[begin Excerpted records]
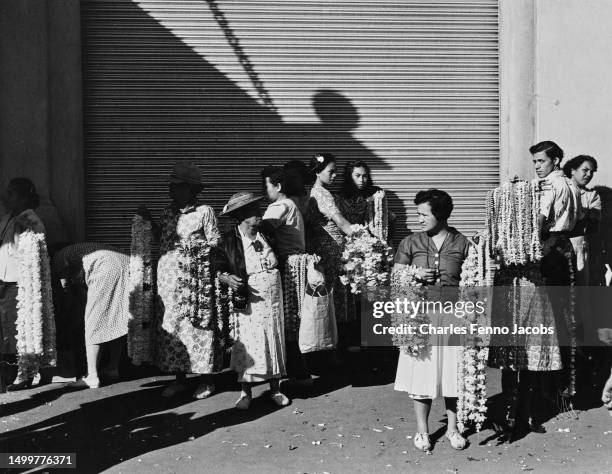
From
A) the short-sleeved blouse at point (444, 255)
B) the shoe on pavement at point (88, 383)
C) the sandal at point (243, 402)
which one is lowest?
the sandal at point (243, 402)

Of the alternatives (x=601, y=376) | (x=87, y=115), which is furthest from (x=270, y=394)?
(x=87, y=115)

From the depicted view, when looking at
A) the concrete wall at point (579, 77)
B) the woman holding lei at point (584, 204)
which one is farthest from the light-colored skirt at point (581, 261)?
the concrete wall at point (579, 77)

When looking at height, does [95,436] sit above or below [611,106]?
below

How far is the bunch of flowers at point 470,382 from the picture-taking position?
636 cm

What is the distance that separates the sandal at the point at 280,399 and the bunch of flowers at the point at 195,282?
0.88 meters

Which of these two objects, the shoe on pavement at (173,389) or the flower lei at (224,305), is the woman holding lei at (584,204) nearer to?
the flower lei at (224,305)

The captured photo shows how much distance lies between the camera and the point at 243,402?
24.4 ft

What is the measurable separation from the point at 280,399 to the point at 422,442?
157cm

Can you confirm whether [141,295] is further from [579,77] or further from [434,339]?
[579,77]

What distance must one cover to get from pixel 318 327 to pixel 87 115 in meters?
3.73

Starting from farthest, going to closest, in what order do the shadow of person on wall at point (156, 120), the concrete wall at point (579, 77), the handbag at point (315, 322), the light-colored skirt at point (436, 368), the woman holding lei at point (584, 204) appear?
the concrete wall at point (579, 77)
the shadow of person on wall at point (156, 120)
the woman holding lei at point (584, 204)
the handbag at point (315, 322)
the light-colored skirt at point (436, 368)

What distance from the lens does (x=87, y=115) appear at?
9.49 m

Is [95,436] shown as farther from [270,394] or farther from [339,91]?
[339,91]

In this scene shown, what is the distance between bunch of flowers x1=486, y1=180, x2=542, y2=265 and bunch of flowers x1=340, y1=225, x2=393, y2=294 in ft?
3.01
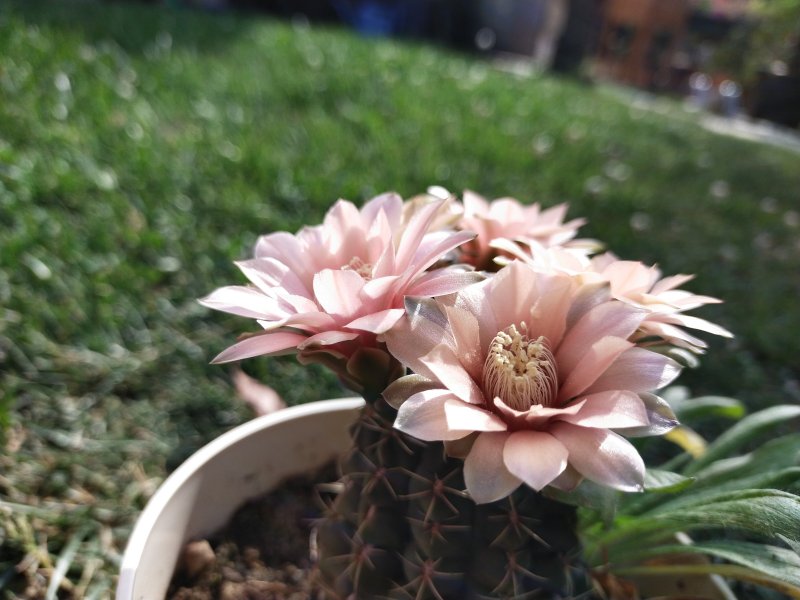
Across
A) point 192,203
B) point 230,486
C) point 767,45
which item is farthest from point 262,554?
point 767,45

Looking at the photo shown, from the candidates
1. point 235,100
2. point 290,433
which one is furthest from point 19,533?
point 235,100

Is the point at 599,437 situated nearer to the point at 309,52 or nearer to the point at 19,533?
the point at 19,533

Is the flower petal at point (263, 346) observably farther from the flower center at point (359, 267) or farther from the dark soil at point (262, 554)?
the dark soil at point (262, 554)

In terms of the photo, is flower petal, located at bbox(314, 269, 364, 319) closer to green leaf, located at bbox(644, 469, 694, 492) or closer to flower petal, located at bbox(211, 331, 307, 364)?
flower petal, located at bbox(211, 331, 307, 364)

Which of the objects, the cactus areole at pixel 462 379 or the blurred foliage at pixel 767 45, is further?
the blurred foliage at pixel 767 45

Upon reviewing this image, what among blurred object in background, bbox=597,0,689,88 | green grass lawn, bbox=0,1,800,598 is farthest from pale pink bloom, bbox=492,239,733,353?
blurred object in background, bbox=597,0,689,88

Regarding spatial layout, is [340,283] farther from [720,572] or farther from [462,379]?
[720,572]

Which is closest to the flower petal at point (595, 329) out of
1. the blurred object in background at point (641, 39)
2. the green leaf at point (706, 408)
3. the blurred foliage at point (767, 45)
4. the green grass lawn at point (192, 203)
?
the green leaf at point (706, 408)
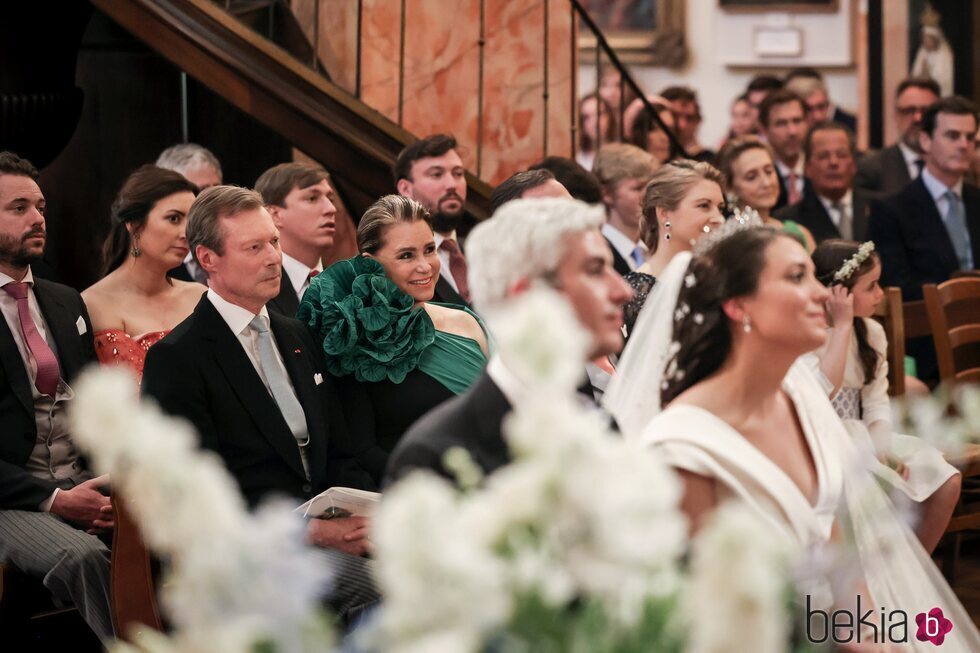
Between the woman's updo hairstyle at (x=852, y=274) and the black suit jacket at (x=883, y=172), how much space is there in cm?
289

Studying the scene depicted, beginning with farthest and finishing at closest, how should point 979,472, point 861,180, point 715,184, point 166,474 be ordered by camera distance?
point 861,180
point 979,472
point 715,184
point 166,474

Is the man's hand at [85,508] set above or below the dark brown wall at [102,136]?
below

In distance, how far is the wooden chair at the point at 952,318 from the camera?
477cm

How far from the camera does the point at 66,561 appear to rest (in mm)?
3197

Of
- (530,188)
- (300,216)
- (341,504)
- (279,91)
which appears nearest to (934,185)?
(530,188)

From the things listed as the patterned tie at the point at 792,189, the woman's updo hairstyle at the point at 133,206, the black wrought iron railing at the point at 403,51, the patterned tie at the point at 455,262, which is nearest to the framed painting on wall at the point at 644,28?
the patterned tie at the point at 792,189

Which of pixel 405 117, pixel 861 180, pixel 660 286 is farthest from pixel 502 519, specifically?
pixel 861 180

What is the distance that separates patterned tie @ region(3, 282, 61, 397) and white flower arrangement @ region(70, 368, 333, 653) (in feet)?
8.65

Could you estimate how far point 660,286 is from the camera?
10.2 feet

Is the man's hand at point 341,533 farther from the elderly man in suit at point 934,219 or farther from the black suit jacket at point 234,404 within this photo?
the elderly man in suit at point 934,219

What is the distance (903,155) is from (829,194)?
37.8 inches

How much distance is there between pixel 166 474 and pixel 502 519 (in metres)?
0.26

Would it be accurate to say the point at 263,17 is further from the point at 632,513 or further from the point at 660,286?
the point at 632,513

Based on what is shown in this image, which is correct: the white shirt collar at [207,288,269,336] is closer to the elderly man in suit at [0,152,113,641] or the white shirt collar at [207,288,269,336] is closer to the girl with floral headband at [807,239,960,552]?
the elderly man in suit at [0,152,113,641]
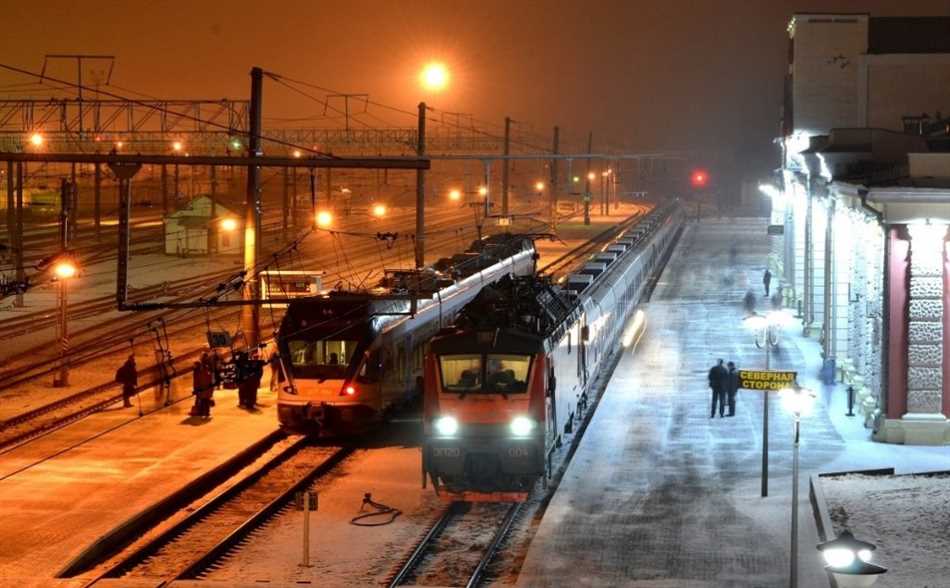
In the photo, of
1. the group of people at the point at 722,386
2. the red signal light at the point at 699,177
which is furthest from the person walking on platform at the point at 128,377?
the red signal light at the point at 699,177

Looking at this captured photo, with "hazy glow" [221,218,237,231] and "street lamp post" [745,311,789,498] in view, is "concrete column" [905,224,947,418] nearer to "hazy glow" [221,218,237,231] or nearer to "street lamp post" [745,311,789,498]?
"street lamp post" [745,311,789,498]

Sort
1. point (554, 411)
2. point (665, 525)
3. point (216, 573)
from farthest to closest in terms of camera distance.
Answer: point (554, 411), point (665, 525), point (216, 573)

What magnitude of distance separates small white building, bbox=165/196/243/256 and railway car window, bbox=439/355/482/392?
52.0 metres

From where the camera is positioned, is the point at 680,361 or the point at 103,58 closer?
the point at 680,361

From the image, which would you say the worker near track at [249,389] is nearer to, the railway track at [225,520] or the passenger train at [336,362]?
the passenger train at [336,362]

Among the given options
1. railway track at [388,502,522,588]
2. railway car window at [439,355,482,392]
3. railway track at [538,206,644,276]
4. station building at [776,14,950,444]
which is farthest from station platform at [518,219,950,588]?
railway track at [538,206,644,276]

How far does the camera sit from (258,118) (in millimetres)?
28688

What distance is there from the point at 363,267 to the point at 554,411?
4806cm

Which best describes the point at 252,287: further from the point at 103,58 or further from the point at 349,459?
the point at 103,58

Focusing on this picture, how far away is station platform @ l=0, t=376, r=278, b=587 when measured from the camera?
18016mm

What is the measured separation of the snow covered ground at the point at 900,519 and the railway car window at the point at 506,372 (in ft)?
15.9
[end Excerpted records]
*Stated goal*
Recast everything from the row containing "How far does" down to the end of the rows as a two-column CSV with the headers input and output. Give one CSV line per row, with the row's text and its answer each in one quoted field and any line breaks turned into spaces.

*Solution*
input,output
"How far does the camera sit from (258,118) (in millimetres)?","28688"
"What distance is there from the point at 363,267 to the point at 554,411?","4806cm"
"Which best describes the point at 252,287: further from the point at 103,58 or further from the point at 349,459?","the point at 103,58"
"Focusing on this picture, how far away is station platform @ l=0, t=376, r=278, b=587 when measured from the camera?","18016mm"
"What is the measured separation of the snow covered ground at the point at 900,519 and the railway car window at the point at 506,372 (in ft)?","15.9"